In a recent PMPN article on the subject by Daphne Allen, she quoted Jack Anderson, pharmaceutical sales director of security tech firm SIPCA, as saying: “Brand owners are reluctant to add proven technology, seeing security as an expense, rather than a long-term investment… The issue of standards and RFID as a security tool are still questions that linger. Companies are afraid to jump without knowing what possible standards may be implemented by FDA, etc.”

 

It’s in the mindset. It seems companies are integrating security technology into existing packaging only as a response to a problem – rather than as a means to prevent it. Many claimed they have not found a technology that’s easy to incorporate into their processes, is functional, and that doesn’t add cost. Others responded that since their products have never been counterfeited, diverted or tampered with, they’re loathe to add an “unnecessary” expense to their manufacturing budget. The only factor that could motivate these companies – a mandate by state or federal legislation. Manufacturers are bound to feel the pressure as California’s e-pedigree legislation looms, the FDA starts developing counterfeit-related standards and laws on applying security technologies are passed.

 

Still, the growth in all types of consumer goods counterfeiting is creating lots of opportunities for security packaging technologies.
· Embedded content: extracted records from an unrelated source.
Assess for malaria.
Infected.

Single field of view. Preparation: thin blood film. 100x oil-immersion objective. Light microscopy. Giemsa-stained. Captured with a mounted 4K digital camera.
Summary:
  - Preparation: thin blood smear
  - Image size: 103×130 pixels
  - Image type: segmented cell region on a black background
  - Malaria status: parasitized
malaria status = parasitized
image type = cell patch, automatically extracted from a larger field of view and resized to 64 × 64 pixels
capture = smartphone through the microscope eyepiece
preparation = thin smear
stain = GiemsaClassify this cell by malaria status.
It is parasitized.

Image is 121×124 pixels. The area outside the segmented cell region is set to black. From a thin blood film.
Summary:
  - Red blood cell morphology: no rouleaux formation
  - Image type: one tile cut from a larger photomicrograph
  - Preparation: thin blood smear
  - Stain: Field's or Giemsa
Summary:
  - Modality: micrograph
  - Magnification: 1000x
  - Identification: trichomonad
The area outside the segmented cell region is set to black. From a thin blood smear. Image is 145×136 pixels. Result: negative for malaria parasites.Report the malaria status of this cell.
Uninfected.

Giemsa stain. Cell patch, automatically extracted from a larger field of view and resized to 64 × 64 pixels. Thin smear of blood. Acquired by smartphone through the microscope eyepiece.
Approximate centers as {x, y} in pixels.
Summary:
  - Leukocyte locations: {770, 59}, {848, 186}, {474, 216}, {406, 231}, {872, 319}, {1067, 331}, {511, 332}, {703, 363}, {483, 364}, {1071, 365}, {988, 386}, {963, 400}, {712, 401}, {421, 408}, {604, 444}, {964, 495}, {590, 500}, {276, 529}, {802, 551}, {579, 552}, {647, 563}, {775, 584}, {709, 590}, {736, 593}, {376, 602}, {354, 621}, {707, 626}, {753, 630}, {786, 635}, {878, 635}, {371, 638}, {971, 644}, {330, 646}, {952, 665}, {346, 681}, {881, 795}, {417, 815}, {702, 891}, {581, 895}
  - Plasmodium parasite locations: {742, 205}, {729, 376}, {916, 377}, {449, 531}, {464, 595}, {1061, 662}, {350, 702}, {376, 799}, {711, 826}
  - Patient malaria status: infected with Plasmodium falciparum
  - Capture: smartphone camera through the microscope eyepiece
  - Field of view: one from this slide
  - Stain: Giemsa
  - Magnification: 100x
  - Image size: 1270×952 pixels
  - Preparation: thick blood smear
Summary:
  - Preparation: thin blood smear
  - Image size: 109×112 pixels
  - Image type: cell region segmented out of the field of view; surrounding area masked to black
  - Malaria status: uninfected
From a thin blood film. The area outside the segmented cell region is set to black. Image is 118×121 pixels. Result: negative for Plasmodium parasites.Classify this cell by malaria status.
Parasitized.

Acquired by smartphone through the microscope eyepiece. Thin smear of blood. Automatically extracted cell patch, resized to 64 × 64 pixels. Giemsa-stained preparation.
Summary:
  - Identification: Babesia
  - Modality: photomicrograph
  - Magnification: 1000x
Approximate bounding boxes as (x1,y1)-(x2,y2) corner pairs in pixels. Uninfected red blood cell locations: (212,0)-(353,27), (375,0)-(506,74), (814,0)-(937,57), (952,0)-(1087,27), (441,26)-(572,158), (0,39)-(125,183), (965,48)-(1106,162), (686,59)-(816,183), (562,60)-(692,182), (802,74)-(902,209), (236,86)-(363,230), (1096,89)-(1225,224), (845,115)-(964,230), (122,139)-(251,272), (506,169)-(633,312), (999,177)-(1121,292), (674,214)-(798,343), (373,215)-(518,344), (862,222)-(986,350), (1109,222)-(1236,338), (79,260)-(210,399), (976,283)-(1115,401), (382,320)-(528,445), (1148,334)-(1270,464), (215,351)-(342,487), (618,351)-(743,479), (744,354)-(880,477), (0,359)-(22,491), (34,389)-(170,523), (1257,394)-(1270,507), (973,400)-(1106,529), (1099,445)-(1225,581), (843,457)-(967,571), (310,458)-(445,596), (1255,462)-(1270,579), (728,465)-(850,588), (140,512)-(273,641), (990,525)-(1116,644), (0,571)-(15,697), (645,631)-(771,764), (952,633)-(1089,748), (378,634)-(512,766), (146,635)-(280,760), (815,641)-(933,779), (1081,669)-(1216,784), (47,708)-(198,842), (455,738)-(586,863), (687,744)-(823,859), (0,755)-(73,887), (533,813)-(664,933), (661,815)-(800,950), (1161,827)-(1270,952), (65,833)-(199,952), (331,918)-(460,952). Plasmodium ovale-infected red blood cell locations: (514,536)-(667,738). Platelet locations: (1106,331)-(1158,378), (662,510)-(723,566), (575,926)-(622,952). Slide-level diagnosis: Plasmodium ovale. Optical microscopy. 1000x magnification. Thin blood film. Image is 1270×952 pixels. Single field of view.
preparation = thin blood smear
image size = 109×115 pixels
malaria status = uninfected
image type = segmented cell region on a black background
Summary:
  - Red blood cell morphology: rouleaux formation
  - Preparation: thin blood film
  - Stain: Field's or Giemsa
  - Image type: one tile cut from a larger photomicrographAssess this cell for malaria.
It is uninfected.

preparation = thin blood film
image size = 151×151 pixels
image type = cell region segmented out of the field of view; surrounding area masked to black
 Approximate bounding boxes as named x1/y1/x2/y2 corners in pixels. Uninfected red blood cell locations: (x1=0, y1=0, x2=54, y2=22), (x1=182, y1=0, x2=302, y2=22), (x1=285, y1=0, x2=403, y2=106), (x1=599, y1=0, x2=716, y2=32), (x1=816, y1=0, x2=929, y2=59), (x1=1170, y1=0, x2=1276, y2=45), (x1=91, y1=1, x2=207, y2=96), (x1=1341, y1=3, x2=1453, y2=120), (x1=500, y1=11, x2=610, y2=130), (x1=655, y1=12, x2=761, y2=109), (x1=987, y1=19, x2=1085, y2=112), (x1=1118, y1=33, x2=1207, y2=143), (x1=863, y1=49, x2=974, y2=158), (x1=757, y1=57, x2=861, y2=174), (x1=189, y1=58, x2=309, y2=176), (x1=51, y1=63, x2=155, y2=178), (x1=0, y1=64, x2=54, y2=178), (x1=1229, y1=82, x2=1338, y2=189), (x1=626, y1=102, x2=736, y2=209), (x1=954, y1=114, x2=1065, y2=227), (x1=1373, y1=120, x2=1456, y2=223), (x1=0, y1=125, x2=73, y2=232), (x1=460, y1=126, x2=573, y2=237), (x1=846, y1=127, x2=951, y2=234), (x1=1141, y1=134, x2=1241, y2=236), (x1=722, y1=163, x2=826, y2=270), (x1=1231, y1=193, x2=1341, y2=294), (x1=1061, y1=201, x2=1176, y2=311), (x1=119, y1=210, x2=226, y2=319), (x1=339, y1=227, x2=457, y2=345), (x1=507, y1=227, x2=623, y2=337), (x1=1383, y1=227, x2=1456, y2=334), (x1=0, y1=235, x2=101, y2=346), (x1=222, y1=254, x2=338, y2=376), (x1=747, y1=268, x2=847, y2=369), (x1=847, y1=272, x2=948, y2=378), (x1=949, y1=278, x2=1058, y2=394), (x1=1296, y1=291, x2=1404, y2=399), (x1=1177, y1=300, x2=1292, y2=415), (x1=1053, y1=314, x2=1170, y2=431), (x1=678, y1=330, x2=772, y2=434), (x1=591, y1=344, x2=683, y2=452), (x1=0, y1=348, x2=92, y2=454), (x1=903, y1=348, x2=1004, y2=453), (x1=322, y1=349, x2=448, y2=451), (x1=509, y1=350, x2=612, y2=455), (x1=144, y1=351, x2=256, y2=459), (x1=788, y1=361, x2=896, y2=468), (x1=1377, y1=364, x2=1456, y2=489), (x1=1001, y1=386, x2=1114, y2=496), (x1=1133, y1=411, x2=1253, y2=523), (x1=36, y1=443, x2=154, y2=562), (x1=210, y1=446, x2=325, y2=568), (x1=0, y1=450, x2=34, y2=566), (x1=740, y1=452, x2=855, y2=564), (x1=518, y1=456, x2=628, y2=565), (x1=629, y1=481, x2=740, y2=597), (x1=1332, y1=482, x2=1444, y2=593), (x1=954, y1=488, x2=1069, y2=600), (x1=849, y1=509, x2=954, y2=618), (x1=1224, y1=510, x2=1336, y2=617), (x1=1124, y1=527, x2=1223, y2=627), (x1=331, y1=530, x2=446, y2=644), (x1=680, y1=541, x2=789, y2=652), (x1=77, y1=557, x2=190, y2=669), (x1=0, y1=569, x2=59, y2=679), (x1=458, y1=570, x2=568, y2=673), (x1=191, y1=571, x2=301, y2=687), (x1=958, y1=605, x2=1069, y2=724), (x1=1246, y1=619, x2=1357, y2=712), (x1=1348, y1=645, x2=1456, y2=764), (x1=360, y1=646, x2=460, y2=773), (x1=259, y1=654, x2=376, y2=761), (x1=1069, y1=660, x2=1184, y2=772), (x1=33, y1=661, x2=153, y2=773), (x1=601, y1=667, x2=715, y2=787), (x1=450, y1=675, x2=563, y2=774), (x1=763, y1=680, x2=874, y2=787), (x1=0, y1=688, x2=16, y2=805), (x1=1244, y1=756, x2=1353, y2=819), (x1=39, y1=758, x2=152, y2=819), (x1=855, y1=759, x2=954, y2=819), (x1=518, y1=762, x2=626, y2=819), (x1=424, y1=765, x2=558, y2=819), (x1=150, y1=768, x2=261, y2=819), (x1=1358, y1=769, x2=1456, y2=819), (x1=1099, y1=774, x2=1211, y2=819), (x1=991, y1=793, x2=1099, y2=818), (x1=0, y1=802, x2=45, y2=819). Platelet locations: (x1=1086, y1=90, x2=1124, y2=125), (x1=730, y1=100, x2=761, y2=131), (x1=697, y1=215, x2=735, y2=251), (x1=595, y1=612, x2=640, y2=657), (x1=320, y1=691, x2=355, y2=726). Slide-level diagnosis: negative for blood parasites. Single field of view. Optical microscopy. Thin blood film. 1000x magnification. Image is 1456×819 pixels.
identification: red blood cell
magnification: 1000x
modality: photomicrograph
The fact is, for most consumer products, from clothing to cosmetics to DVDs to cigarettes and pharmaceuticals, the best defense against counterfeiting is still packaging, i.e., hard-to-copy labels, impossible-to-duplicate package markings, and counterfeit-resistant packaging materials.

 

While authentication options abound – from holography, serialization, color shift and tamper evidence - the latest trend seems to be a “layered” defense. A combination of serialization, overt and covert markings and forensic techniques to authenticate genuine products is seen as providing all supply chain participants with the tools they can use to do their part in authentication. As author Allen illustrated in her article, consumers can use overt features, retailers semi-covert security, inspectors covert technology. Forensic security for legal procedures and track-and-trace solutions for production and distribution control round up the layered protection advantages.

 

As counterfeiters become part of a global economy – and products become even more difficult to trace – it becomes even more critical for brand owners to take packaging security more seriously and consider it an investment with bottom-line consequences.